## Materyalle İlgili Sorular
[A] Savaş konulu metinde, çocukların kirli çarklarında öldüğü söylenen şeylerin tamamını sıralayın.
[B] Savaş konulu metne göre Iraklı esirler neyle sürüklendi?
[C] Lütfen savaş konulu metnin "Hırsın, tamahkârlığın, öcün, küresel" ile başlayıp "aşağısı olan insanı." kısmına kadar süren bölümünü aynen geri verin.

## Gösterilen Metin
Savaş yaralar
Savaş yaralar, savaş öldürür, ocakları söndürür.
Hırsın, tamahkârlığın, öcün, küresel dengelerin, kapitalizmin kirli çarklarında ölür kara gözlü, mavi gözlü, yeşil gözlü çocuklar…
Yıllardır süren savaşların ortasındayız.
Irak’a bombalar yağdı gençliğimizde… Utanç tabloları uzadıkça uzadı, Amerikan askerlerinin boyunlarına taktığı yularlarla sürüklendi Iraklı esirler, et yığınları halinde yığdılar askerleri sonra. İnsanlığımızdan utandık. Ve gördük insan nasıl da aşağıların aşağısında soluklanabiliyor ve en kötü zulmü kendi cinsine kendi veriyor. Çünkü bu zulmü hiçbir yaratık yapamazdı insandan başka.
Ayetler yankılandı kulaklarımızda, unutulmaz anılar arasında, gözyaşının, kanın içinden yaşadık ve gördük… Ayetler nasıl da anlatıyordu aşağının aşağısı olan insanı.

## Sağlanan Veriler
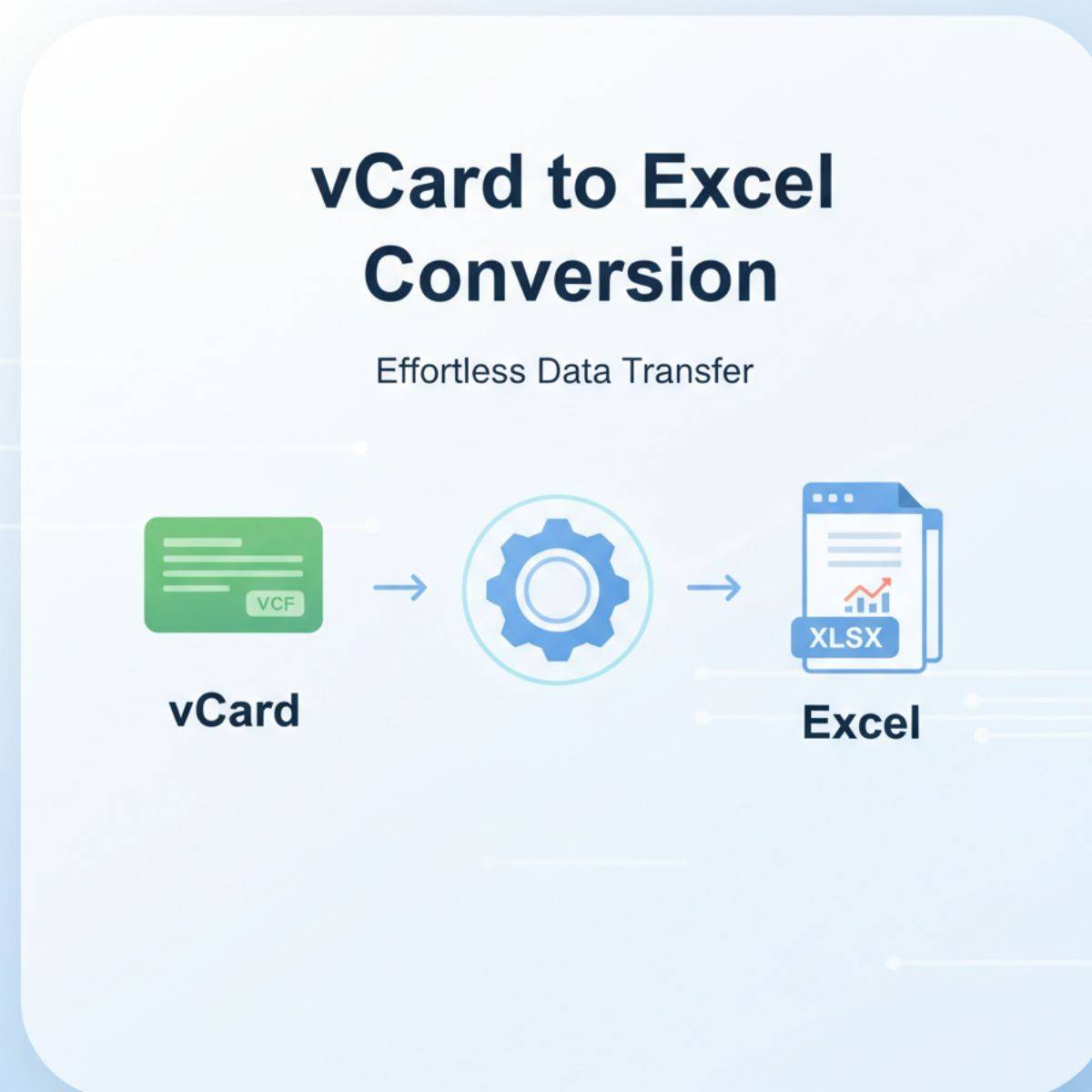 vCard to Excel Conversion

Effortless Data Transfer

VCF

vCard

XLSX

Excel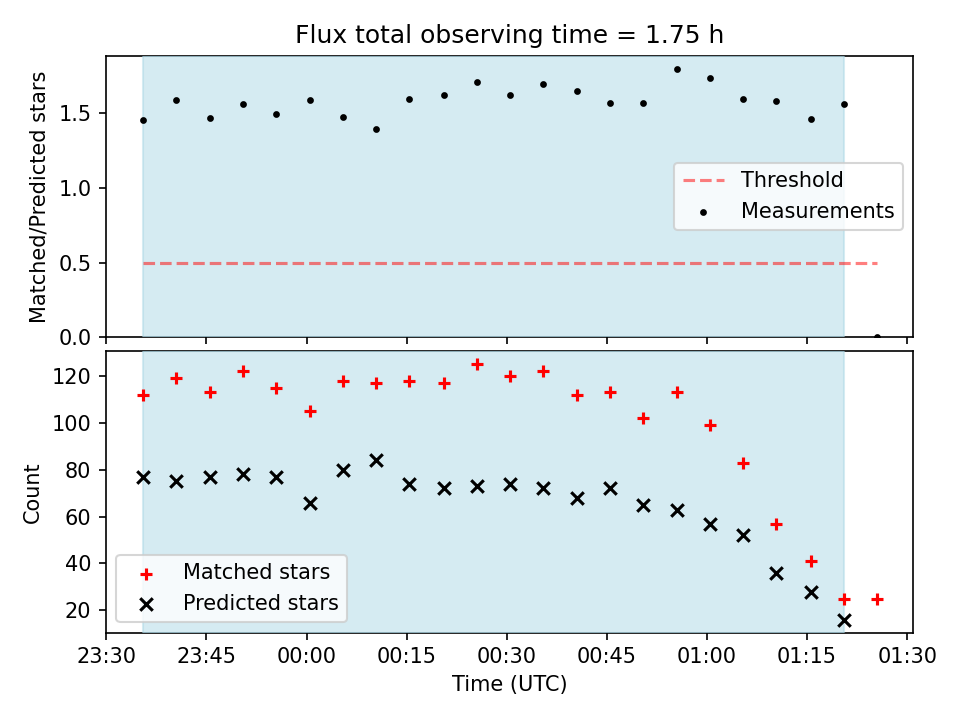 Flux total observing time = 1.75 h

Matched/Predicted stars

1.5
1.0
0.5
0.0

Threshold
Measurements

Count

120
100
80
60
40
20

Matched stars
Predicted stars

23:30 23:45 00:00 00:15 00:30 00:45 01:00 01:15 01:30

Time (UTC)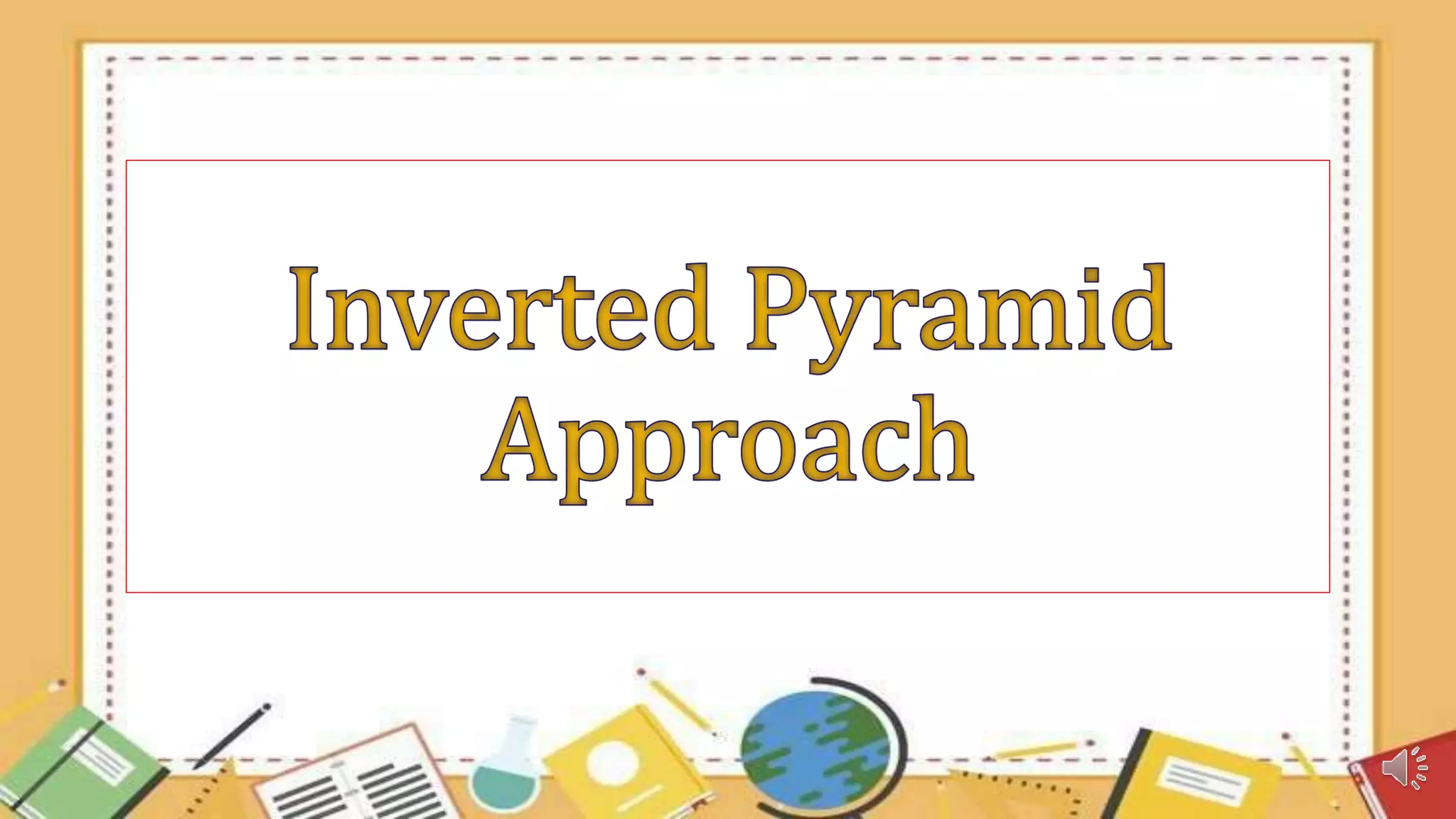 Inverted Pyramid Approach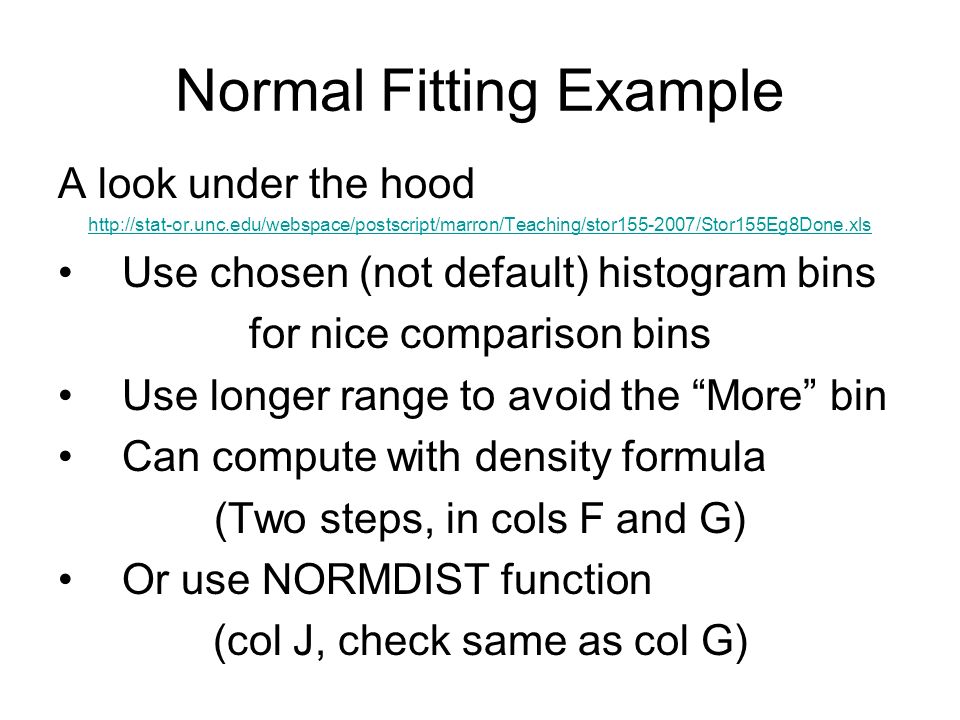 Normal Fitting Example

A look under the hood

http://stat-or.unc.edu/webspace/postscript/marron/Teaching/stor155-2007/Stor155Eg8Done.xls

• Use chosen (not default) histogram bins for nice comparison bins

• Use longer range to avoid the “More” bin

• Can compute with density formula (Two steps, in cols F and G)

• Or use NORMDIST function (col J, check same as col G)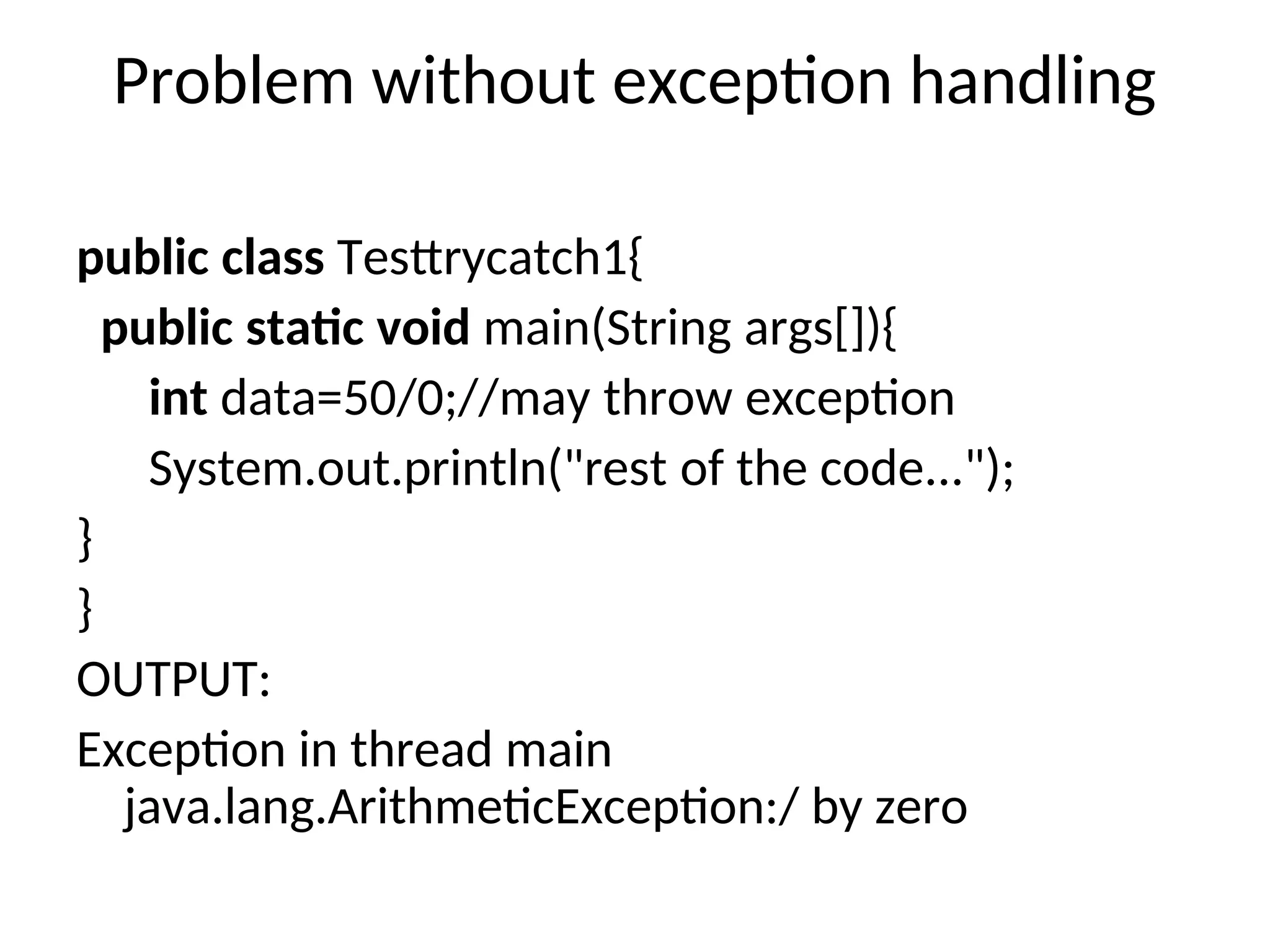 Problem without exception handling

public class Testtrycatch1{
public static void main(String args[]){
int data=50/0;//may throw exception
System.out.println("rest of the code...");
}
}

OUTPUT:

Exception in thread main java.lang.ArithmeticException:/ by zero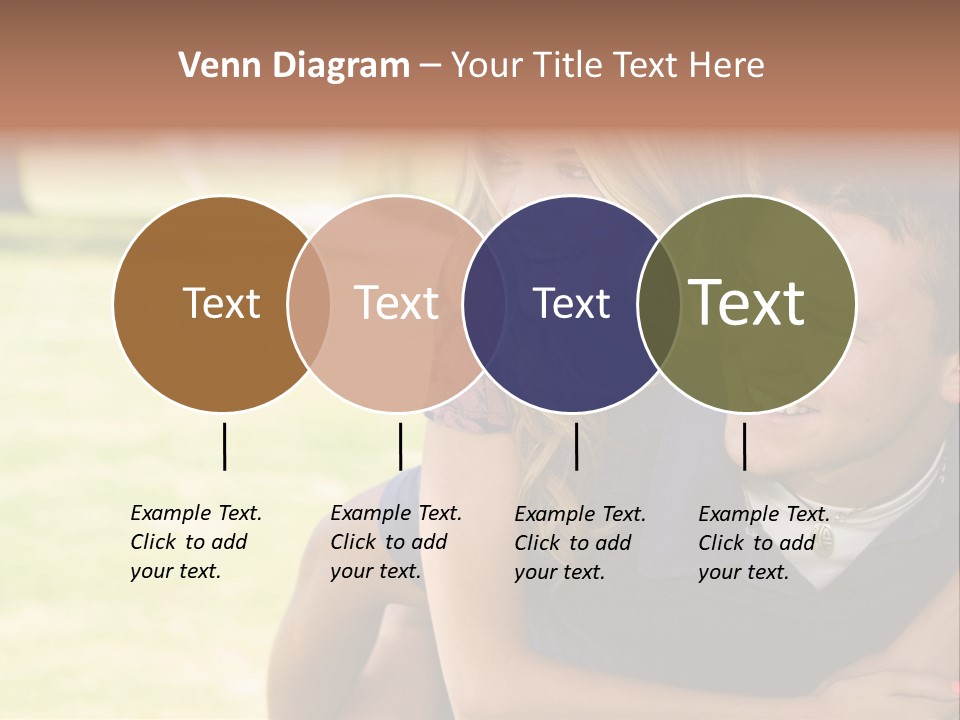 Venn Diagram – Your Title Text Here

Text

Text

Text

Text

Example Text. Click to add your text.

Example Text. Click to add your text.

Example Text. Click to add your text.

Example Text. Click to add your text.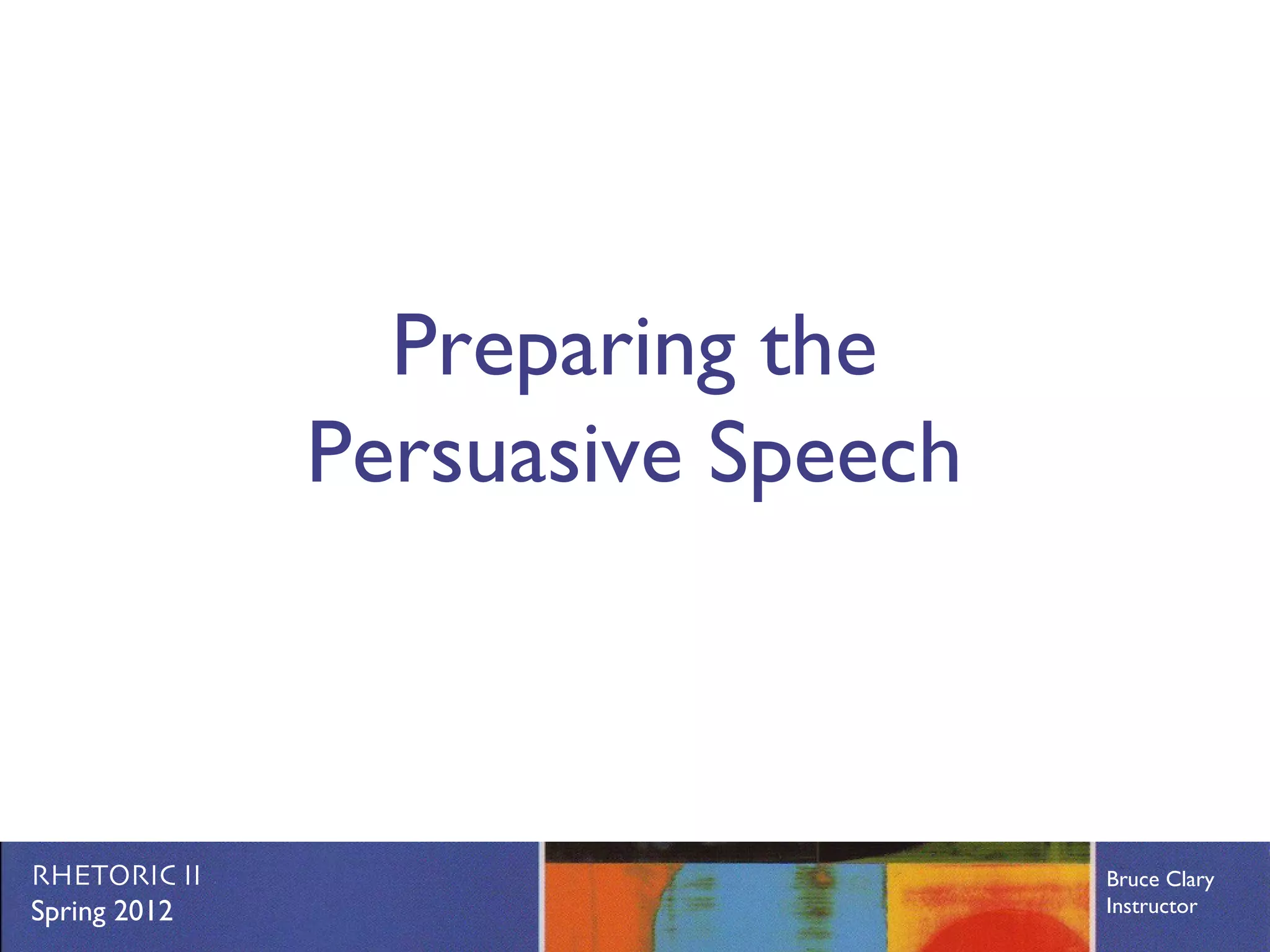 Preparing the Persuasive Speech

RHETORIC II
Spring 2012

Bruce Clary
Instructor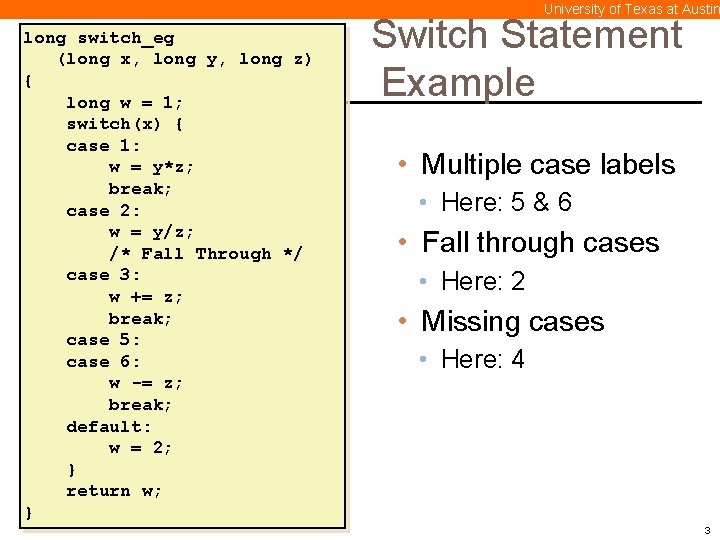 University of Texas at Austin

long switch_eg
    (long x, long y, long z)
{
    long w = 1;
    switch(x) {
    case 1:
        w = y*z;
        break;
    case 2:
        w = y/z;
        /* Fall Through */
    case 3:
        w += z;
        break;
    case 5:
    case 6:
        w -= z;
        break;
    default:
        w = 2;
    }
    return w;
}

Switch Statement Example

• Multiple case labels
  • Here: 5 & 6
• Fall through cases
  • Here: 2
• Missing cases
  • Here: 4

3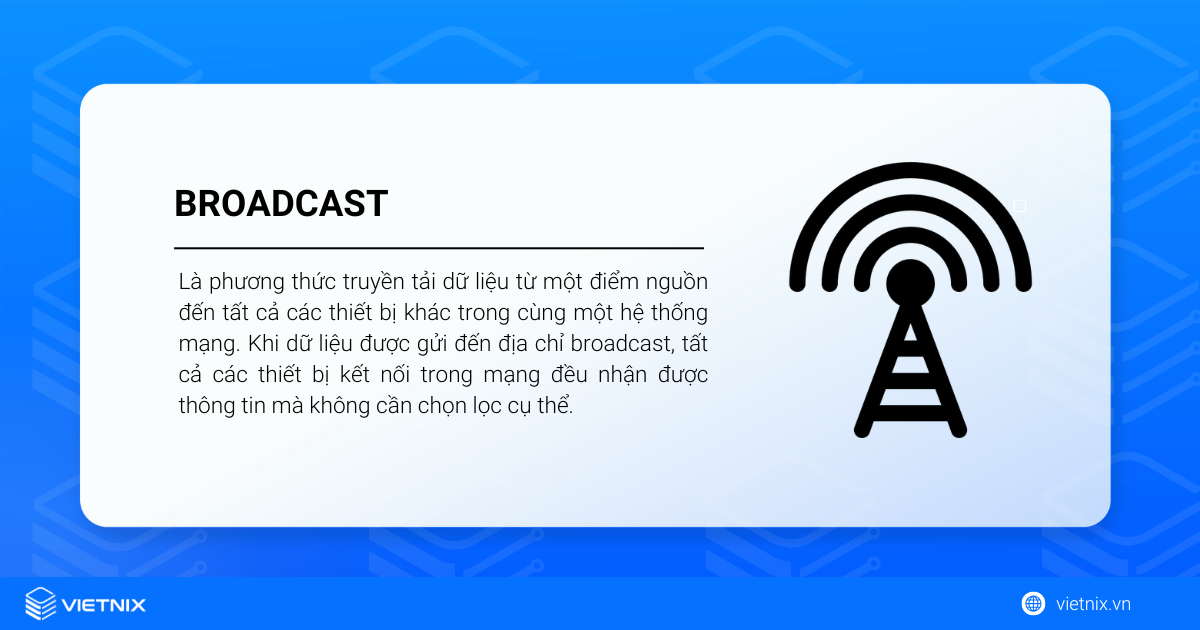 BROADCAST

Là phương thức truyền tải dữ liệu từ một điểm nguồn đến tất cả các thiết bị khác trong cùng một hệ thống mạng. Khi dữ liệu được gửi đến địa chỉ broadcast, tất cả các thiết bị kết nối trong mạng đều nhận được thông tin mà không cần chọn lọc cụ thể.

VIETNIX

vietnix.vn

## Görev Yanıtları
[A] Hırs, tamahkârlık, öç, küresel dengeler, kapitalizm

[B] Amerikan askerlerinin boyunlarına taktığı yularlarla.

[C]
Hırsın, tamahkârlığın, öcün, küresel dengelerin, kapitalizmin kirli çarklarında ölür kara gözlü, mavi gözlü, yeşil gözlü çocuklar…
Yıllardır süren savaşların ortasındayız.
Irak’a bombalar yağdı gençliğimizde… Utanç tabloları uzadıkça uzadı, Amerikan askerlerinin boyunlarına taktığı yularlarla sürüklendi Iraklı esirler, et yığınları halinde yığdılar askerleri sonra. İnsanlığımızdan utandık. Ve gördük insan nasıl da aşağıların aşağısında soluklanabiliyor ve en kötü zulmü kendi cinsine kendi veriyor. Çünkü bu zulmü hiçbir yaratık yapamazdı insandan başka.
Ayetler yankılandı kulaklarımızda, unutulmaz anılar arasında, gözyaşının, kanın içinden yaşadık ve gördük… Ayetler nasıl da anlatıyordu aşağının aşağısı olan insanı.